Work to do:
Starting at the line that holds "What distance lies between woman, bbox=405/618/498/896", set down each line through the end of the listing, exactly as written and with nothing added.

Dataset content:
=-=-=-=-=

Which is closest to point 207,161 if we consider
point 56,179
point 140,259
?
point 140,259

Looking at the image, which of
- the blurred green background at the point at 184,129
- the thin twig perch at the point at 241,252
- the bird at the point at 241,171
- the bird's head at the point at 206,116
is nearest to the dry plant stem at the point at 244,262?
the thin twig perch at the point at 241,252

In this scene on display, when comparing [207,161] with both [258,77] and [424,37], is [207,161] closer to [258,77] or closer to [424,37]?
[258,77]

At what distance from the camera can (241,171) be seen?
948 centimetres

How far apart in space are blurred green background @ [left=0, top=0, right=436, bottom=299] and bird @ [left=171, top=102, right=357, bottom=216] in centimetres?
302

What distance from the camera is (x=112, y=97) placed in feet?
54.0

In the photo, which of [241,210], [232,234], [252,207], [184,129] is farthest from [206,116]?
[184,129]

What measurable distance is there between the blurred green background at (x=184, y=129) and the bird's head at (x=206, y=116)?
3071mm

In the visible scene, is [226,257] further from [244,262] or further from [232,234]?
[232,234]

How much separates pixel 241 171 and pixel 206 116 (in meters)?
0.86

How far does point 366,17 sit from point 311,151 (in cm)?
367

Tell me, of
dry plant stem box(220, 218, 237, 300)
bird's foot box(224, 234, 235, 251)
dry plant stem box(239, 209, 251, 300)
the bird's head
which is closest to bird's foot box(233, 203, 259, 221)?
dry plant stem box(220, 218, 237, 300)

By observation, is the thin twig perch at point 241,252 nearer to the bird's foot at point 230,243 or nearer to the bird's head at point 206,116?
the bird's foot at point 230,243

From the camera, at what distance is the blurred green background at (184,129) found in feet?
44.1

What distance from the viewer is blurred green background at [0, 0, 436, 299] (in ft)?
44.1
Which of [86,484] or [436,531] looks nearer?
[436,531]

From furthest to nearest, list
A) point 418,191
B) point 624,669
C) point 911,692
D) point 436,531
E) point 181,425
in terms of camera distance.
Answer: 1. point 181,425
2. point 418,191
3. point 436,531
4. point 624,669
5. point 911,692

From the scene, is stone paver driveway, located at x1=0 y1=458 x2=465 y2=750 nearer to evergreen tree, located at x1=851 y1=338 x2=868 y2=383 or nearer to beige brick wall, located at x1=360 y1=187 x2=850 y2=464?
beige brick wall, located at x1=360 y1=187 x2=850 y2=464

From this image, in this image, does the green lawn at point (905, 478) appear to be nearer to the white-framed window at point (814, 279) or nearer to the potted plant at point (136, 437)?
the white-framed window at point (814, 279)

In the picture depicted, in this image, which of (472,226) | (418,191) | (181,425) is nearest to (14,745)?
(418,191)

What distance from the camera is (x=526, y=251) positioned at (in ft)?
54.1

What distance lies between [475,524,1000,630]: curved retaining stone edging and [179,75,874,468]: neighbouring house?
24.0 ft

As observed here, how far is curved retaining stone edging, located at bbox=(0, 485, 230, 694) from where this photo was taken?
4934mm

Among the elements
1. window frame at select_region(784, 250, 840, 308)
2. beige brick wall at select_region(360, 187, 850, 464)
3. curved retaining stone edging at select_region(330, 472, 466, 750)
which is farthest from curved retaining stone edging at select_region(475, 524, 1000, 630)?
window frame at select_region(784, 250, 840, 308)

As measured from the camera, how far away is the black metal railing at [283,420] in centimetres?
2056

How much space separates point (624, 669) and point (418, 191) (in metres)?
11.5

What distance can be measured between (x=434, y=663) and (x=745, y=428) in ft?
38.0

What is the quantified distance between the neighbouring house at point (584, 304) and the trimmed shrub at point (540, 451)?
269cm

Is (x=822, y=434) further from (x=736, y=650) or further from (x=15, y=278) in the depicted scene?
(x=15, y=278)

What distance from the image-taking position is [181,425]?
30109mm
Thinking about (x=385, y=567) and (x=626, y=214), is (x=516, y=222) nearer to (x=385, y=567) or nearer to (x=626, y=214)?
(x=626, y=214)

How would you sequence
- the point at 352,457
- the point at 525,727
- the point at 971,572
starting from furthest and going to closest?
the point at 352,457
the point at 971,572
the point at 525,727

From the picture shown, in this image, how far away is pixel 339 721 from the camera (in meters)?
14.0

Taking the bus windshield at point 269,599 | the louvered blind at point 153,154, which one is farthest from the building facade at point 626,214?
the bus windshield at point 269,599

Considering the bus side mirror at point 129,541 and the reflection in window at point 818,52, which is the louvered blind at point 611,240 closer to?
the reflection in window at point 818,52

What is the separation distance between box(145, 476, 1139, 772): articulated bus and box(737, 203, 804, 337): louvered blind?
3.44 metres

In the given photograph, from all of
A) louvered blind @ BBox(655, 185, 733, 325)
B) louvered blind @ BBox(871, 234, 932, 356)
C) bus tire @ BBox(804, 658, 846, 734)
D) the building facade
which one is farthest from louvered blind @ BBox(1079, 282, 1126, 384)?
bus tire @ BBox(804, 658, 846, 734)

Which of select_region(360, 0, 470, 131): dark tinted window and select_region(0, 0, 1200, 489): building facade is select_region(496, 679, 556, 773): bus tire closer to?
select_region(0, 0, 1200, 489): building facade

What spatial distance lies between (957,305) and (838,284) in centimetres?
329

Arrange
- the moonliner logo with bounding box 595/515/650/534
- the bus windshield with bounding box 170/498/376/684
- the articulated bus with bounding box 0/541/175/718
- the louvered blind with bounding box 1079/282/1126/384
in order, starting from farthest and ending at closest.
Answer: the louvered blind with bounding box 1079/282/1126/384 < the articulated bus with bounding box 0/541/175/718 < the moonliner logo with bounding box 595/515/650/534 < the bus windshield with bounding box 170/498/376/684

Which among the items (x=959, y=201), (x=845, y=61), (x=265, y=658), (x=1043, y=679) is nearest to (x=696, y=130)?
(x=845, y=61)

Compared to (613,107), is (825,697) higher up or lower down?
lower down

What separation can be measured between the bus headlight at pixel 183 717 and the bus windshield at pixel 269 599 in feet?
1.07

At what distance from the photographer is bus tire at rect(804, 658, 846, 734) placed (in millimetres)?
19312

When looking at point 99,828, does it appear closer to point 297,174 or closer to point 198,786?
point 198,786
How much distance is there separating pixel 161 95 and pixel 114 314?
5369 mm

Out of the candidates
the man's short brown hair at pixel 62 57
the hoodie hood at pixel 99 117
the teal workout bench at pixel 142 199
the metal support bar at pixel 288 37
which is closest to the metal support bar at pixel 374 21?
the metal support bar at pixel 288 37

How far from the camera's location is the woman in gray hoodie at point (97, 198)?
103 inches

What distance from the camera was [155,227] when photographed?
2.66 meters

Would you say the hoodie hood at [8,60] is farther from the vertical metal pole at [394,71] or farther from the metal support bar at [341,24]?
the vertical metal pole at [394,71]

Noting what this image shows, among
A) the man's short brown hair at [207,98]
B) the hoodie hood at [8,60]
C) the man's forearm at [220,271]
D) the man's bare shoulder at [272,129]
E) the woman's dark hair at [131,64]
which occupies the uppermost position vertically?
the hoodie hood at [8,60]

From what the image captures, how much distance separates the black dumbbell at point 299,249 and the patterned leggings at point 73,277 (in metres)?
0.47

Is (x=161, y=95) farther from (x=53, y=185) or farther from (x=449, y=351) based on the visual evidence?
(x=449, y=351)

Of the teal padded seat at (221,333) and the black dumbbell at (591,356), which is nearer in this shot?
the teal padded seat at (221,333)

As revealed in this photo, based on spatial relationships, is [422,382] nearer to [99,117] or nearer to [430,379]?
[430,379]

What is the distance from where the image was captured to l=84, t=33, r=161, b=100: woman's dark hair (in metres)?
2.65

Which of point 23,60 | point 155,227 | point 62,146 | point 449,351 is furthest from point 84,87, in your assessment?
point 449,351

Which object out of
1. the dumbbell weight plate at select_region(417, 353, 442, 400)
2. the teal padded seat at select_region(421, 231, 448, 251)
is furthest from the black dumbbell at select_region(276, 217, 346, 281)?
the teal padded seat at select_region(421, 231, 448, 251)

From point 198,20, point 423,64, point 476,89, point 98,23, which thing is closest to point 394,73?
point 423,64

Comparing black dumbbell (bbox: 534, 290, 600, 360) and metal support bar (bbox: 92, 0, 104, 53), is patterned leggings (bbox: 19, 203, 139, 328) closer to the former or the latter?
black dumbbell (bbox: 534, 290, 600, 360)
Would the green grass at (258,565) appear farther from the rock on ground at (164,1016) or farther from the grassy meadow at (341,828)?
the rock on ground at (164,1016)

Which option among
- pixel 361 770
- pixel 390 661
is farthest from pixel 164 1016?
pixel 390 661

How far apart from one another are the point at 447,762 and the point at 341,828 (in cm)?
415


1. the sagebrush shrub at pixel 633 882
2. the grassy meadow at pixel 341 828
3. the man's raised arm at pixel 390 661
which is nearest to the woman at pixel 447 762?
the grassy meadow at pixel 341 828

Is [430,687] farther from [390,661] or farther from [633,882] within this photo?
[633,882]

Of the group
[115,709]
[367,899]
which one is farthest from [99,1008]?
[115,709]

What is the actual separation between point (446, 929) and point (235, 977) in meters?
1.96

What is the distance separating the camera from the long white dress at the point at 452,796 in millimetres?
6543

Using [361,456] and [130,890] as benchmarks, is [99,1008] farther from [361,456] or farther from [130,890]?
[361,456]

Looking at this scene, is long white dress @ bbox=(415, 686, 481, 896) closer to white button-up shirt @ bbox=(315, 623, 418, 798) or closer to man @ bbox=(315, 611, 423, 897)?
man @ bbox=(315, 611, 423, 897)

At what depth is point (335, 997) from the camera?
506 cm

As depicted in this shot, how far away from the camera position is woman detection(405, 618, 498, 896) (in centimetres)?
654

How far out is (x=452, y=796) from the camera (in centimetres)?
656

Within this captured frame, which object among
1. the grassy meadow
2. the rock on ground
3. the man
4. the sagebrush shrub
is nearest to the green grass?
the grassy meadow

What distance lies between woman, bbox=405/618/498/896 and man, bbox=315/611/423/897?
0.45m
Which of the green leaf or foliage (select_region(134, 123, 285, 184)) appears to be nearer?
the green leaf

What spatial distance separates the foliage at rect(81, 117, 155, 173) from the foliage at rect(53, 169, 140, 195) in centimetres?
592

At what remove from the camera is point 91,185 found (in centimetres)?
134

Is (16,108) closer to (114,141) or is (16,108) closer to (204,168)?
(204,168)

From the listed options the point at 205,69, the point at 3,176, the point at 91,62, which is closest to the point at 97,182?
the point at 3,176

=-=-=-=-=

Output of the exercise:
What distance lies between woman, bbox=405/618/498/896 and man, bbox=315/611/423/897?
0.45m
Which of the green leaf or foliage (select_region(134, 123, 285, 184)) appears to be nearer?
the green leaf

What spatial distance separates the foliage at rect(81, 117, 155, 173) from the foliage at rect(53, 169, 140, 195) in centimetres?
592

At what remove from the camera is point 91,185 found (in centimetres)?
134

Is (16,108) closer to (114,141) or is (16,108) closer to (204,168)?
(204,168)

From the listed options the point at 205,69, the point at 3,176, the point at 91,62, which is closest to the point at 97,182?
the point at 3,176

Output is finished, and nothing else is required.